# Wyoming rabbits: Kindling thread



## MMWB (Apr 18, 2016)

I carefully planned so that I'd be home when the does kindled, but unfortunately life came up and I had to leave town. Fortunately, both does nested well.

The New Zealand had 11, last Thursday night.  We've lost four since.  They were on the periphery.  I don't know if they lacked for feed, got too cold, or had other problems.  I would have fostered a couple out to the other doe, had I'd been here.











The Rex doe ran a couple of days late and had six.
They were in the back of the next box, so the pic is limited.


----------



## Bunnylady (Apr 18, 2016)

Congratulations on two successful kindlings!

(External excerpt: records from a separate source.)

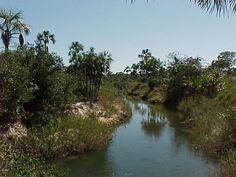 """O cenário tão bem descrito por Guimarães Rosa no romance modernista """"Grande Sertão Veredas"""", pode ser conhecido em seus encantos e mistérios no Parque Nacional que atende pelo mesmo nome da obra. Confira!"""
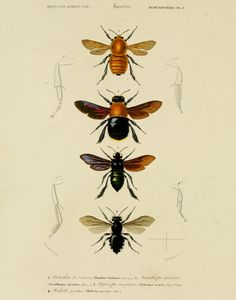 "Vintage Insect Bee Entomology Plate 9 (11"" x 14"" Print).via Etsy."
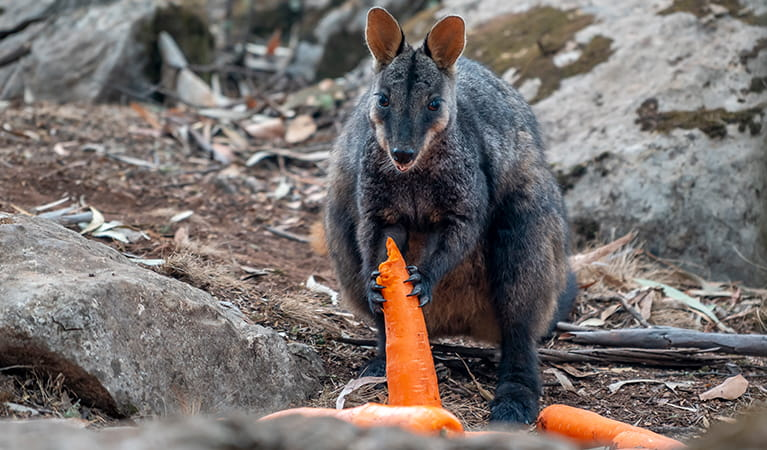 Brush-tailed rock wallaby eats carrots dropped from a helicopter into a national park. Photo: John Spencer/DPIE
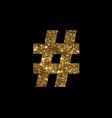 luxury golden glitter hashtag symbol vector image vector image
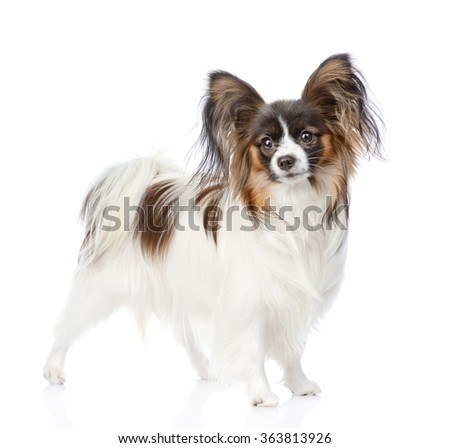 Papillon puppy looking at camera. isolated on white background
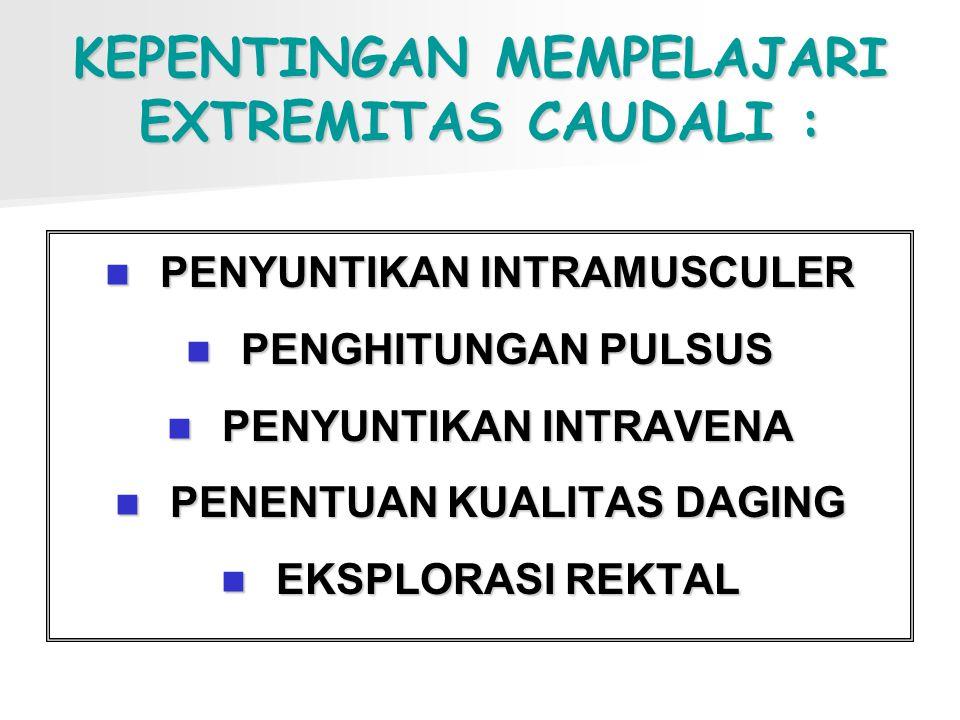 KEPENTINGAN MEMPELAJARI EXTREMITAS CAUDALI : PENYUNTIKAN INTRAMUSCULER PENGHITUNGAN PULSUS PENYUNTIKAN INTRAVENA PENENTUAN KUALITAS DAGING EKSPLORASI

11 is a big litter - most does will lose a few when the numbers are that high. 7 is a much more managable size; the doe will probably raise all of them.


----------



## Latestarter (Apr 18, 2016)

Congrats! Sorry you had to be away when it happened. Good that you're back with them now


----------



## Pastor Dave (Apr 18, 2016)

I find myself managing 25-35 bunnies on average, and with 6 breeders, it all depends on litter size and infant mortality rates.
It sounds like your does did real well.


----------



## MMWB (Apr 23, 2016)

Thanks for the positive words.  Been checking and no further deaths since the original four.  As for the New Zealand's litter (9 days old)...

Bowl of bunnies




A couple of close ups of those that weren't too spastic to get a pic of.

Dalmation?




Chocolate bunnies, not just for Easter




Stripe




Chocolate with vanilla ears


----------



## Latestarter (Apr 23, 2016)

They're really cute. Grats!


----------



## MMWB (Apr 23, 2016)

Rex's litter (7 1/2 days old). First time I really dug into the nest and found there are 7, not 6. Notably smaller than those in the other litter.  A day or so makes a difference.

Bowl of bunnies 2




Speckled




Very symmetrical dots




Not sure what color this is.  Champagne?


----------



## MMWB (Apr 30, 2016)

New Zealand's at 2 weeks.  One was out roaming the cage with momma today, so I'll probably take the nest box out tomorrow.  Its been a few years and I'd forgotten how quickly they grow.

Dalmation




Chocolate Bunny




Stripe




Choc w/ Vanilla ears


----------



## Ferguson K (May 1, 2016)

I love baby buns! Congrats!


----------



## MMWB (May 1, 2016)

The Rex's litter at 2 wks.  Substantially smaller. The other litter average just about 8.5 oz.  This litter averages 6 oz.  Same buck. I'd expect the New Zealand to produce meatier offspring, and she may be providing richer milk.


----------



## MMWB (May 1, 2016)

Both litters have the little buggers out and about the cage, so I got rid of the nest boxes today.  Put a couple of platforms in for the does so they can escape the incessant harassment of the kits.


----------



## MMWB (Jun 9, 2016)

An update:
The NZ litter at 56 days





The Rex litter at 56 days



When I last weighed them at 44 days, the NZ litter average weight was 140% larger than the Rex litter average weight.  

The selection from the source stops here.